Without the pictures, reproduce the records that follow exactly.

****************************************

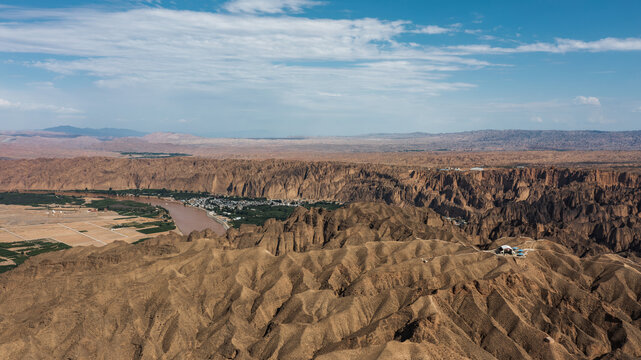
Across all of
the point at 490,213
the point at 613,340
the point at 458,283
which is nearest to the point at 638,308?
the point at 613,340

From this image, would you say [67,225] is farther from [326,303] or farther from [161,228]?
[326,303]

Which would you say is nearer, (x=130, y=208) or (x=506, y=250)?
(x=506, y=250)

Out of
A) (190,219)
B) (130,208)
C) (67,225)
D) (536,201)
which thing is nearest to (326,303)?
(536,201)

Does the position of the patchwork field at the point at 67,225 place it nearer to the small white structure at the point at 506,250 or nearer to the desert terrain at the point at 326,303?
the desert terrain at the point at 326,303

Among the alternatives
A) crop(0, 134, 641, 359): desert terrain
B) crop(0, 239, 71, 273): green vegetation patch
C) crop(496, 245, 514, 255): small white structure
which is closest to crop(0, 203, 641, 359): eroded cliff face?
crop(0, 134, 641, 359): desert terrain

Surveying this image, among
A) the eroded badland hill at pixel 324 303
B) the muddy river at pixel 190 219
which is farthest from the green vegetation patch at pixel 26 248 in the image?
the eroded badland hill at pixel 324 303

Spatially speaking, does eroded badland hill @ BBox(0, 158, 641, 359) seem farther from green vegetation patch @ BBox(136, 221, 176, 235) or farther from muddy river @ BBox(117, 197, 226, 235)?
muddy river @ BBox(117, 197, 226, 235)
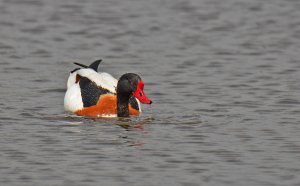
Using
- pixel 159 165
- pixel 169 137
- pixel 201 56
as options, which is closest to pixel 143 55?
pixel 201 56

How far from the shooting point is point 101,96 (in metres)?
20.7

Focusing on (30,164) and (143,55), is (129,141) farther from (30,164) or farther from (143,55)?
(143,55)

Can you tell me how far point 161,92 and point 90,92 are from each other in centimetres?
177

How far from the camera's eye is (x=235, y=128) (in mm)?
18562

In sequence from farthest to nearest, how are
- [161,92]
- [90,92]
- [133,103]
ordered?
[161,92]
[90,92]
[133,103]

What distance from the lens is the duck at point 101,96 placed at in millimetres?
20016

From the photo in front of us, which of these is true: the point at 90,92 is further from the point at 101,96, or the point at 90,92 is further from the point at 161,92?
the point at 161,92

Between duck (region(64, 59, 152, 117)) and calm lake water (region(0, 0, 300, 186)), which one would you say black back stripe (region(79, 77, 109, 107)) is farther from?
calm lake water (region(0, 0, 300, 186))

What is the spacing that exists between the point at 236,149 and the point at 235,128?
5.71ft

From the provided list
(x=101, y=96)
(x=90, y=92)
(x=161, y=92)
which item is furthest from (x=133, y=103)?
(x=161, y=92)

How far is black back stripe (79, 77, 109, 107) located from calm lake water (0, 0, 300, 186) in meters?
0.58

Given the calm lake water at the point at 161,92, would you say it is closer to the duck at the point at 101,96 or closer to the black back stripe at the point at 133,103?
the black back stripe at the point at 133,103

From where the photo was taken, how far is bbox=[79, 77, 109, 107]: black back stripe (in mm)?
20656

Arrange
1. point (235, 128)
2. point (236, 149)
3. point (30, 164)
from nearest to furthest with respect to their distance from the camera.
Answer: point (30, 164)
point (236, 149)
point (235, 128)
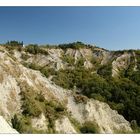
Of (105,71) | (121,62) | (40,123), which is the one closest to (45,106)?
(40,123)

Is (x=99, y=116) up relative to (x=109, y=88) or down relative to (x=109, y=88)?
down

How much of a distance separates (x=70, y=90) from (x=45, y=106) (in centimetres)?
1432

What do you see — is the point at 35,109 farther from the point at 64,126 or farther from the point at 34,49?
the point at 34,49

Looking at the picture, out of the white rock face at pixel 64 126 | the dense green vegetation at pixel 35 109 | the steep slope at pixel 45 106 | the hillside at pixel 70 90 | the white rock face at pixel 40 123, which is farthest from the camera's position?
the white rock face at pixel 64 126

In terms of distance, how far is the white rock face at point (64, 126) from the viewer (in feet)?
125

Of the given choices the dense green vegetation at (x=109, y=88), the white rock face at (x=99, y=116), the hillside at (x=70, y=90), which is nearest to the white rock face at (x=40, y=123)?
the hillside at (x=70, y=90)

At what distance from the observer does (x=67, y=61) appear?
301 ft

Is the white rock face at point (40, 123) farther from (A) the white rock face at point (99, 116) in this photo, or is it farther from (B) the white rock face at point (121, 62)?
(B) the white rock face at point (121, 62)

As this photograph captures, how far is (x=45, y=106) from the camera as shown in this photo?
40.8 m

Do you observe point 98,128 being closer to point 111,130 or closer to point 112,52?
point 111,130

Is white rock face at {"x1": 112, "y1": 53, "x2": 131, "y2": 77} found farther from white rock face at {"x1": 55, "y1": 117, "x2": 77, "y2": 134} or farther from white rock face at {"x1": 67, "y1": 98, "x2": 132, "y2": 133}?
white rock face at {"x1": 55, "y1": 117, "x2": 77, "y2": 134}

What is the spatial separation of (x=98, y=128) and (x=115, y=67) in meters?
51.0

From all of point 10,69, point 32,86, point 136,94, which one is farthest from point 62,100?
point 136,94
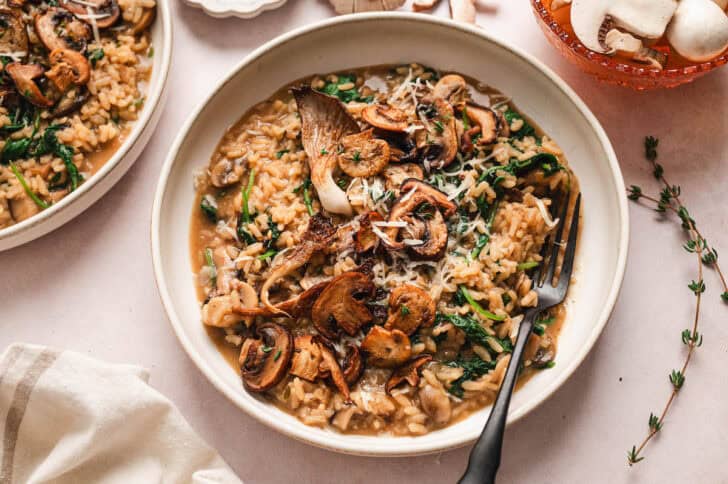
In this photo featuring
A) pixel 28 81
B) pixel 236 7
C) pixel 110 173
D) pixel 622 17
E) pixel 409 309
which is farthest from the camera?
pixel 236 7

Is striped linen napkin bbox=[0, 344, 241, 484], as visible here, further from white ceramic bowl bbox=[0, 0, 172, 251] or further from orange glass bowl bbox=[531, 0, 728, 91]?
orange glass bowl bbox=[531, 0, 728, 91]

****************************************

Completed exercise:
Across all of
the point at 490,213
the point at 613,340
the point at 458,283
which is nearest to the point at 638,308?
the point at 613,340

From this image, would you say [67,225] is farther from [326,303] or farther from [161,228]?
[326,303]

Which would you say is nearer, (x=130, y=208) or (x=506, y=250)?
(x=506, y=250)

Out of
A) (190,219)
B) (130,208)
C) (67,225)
D) (536,201)
which thing is nearest to (326,303)?
(536,201)

Does the position of the patchwork field at the point at 67,225 place it nearer to the small white structure at the point at 506,250 or nearer to the desert terrain at the point at 326,303?
the desert terrain at the point at 326,303

Among the alternatives
A) crop(0, 134, 641, 359): desert terrain
B) crop(0, 239, 71, 273): green vegetation patch
C) crop(496, 245, 514, 255): small white structure
which is closest to crop(0, 203, 641, 359): eroded cliff face?
crop(0, 134, 641, 359): desert terrain

Surveying this image, among
A) the eroded badland hill at pixel 324 303
B) the muddy river at pixel 190 219
which is farthest from the green vegetation patch at pixel 26 248 in the image?
the eroded badland hill at pixel 324 303

Spatially speaking, does eroded badland hill @ BBox(0, 158, 641, 359) seem farther from green vegetation patch @ BBox(136, 221, 176, 235) or farther from muddy river @ BBox(117, 197, 226, 235)?
muddy river @ BBox(117, 197, 226, 235)
Using
- pixel 159 165
- pixel 169 137
- pixel 201 56
as options, which is closest to pixel 143 55?
pixel 201 56

How far from the shooting point is point 101,96 (in metres)?
20.7

Focusing on (30,164) and (143,55), is (129,141) farther from (30,164) or farther from (143,55)?
(143,55)

Can you tell me how far point 161,92 and point 90,92 are from each other in centimetres?
177

How far from the camera's eye is (x=235, y=128) (in mm)?
18562

In sequence from farthest to nearest, how are
- [161,92]
- [90,92]
- [133,103]
ordered?
[161,92]
[90,92]
[133,103]

What distance from the lens is the duck at point 101,96 placed at in millimetres?
20016

From the photo in front of us, which of these is true: the point at 90,92 is further from the point at 101,96, or the point at 90,92 is further from the point at 161,92?
the point at 161,92

Between duck (region(64, 59, 152, 117)) and calm lake water (region(0, 0, 300, 186)), which one would you say black back stripe (region(79, 77, 109, 107)) is farther from?
calm lake water (region(0, 0, 300, 186))

What is the spacing that exists between the point at 236,149 and the point at 235,128?
5.71ft

From the provided list
(x=101, y=96)
(x=90, y=92)
(x=161, y=92)
which item is furthest from (x=133, y=103)?
(x=161, y=92)

How far is black back stripe (79, 77, 109, 107) located from calm lake water (0, 0, 300, 186) in meters?
0.58

Given the calm lake water at the point at 161,92, would you say it is closer to the duck at the point at 101,96 or closer to the black back stripe at the point at 133,103?
the black back stripe at the point at 133,103

From where the photo was taken, how far is bbox=[79, 77, 109, 107]: black back stripe (in mm)?
20656

Arrange
1. point (235, 128)
2. point (236, 149)
3. point (30, 164)
from nearest to furthest with respect to their distance from the camera.
Answer: point (30, 164)
point (236, 149)
point (235, 128)
Of (105,71) | (121,62) | (40,123), which is the one closest to (45,106)?
(40,123)

Is (x=99, y=116) up relative to (x=109, y=88) or down relative to (x=109, y=88)?
down

How much of a distance separates (x=70, y=90) from (x=45, y=106) (in centimetres)?
1432

What do you see — is the point at 35,109 farther from the point at 64,126 or farther from the point at 34,49?
the point at 34,49

Looking at the picture, out of the white rock face at pixel 64 126 | the dense green vegetation at pixel 35 109 | the steep slope at pixel 45 106 | the hillside at pixel 70 90 | the white rock face at pixel 40 123, which is farthest from the camera's position?
the white rock face at pixel 64 126

In terms of distance, how far is the white rock face at point (64, 126) from the viewer (in feet)?
125

Of the given choices the dense green vegetation at (x=109, y=88), the white rock face at (x=99, y=116), the hillside at (x=70, y=90), which is nearest to the white rock face at (x=40, y=123)?
the hillside at (x=70, y=90)

At what distance from the observer does (x=67, y=61) appear?
301 ft

Is the white rock face at point (40, 123) farther from (A) the white rock face at point (99, 116) in this photo, or is it farther from (B) the white rock face at point (121, 62)?
(B) the white rock face at point (121, 62)

As this photograph captures, how far is (x=45, y=106) from the camera as shown in this photo?
40.8 m

Do you observe point 98,128 being closer to point 111,130 or closer to point 112,52?
point 111,130

Is white rock face at {"x1": 112, "y1": 53, "x2": 131, "y2": 77} found farther from white rock face at {"x1": 55, "y1": 117, "x2": 77, "y2": 134} or farther from white rock face at {"x1": 67, "y1": 98, "x2": 132, "y2": 133}?
white rock face at {"x1": 55, "y1": 117, "x2": 77, "y2": 134}

What is the spatial separation of (x=98, y=128) and (x=115, y=67) in meters?
51.0

From all of point 10,69, point 32,86, point 136,94, which one is farthest from point 62,100?
point 136,94
In this photo featuring
A) pixel 28 81
B) pixel 236 7
C) pixel 110 173
D) pixel 622 17
E) pixel 409 309
which is farthest from the camera?
pixel 236 7

Is striped linen napkin bbox=[0, 344, 241, 484], as visible here, further from white ceramic bowl bbox=[0, 0, 172, 251] or further from orange glass bowl bbox=[531, 0, 728, 91]?
orange glass bowl bbox=[531, 0, 728, 91]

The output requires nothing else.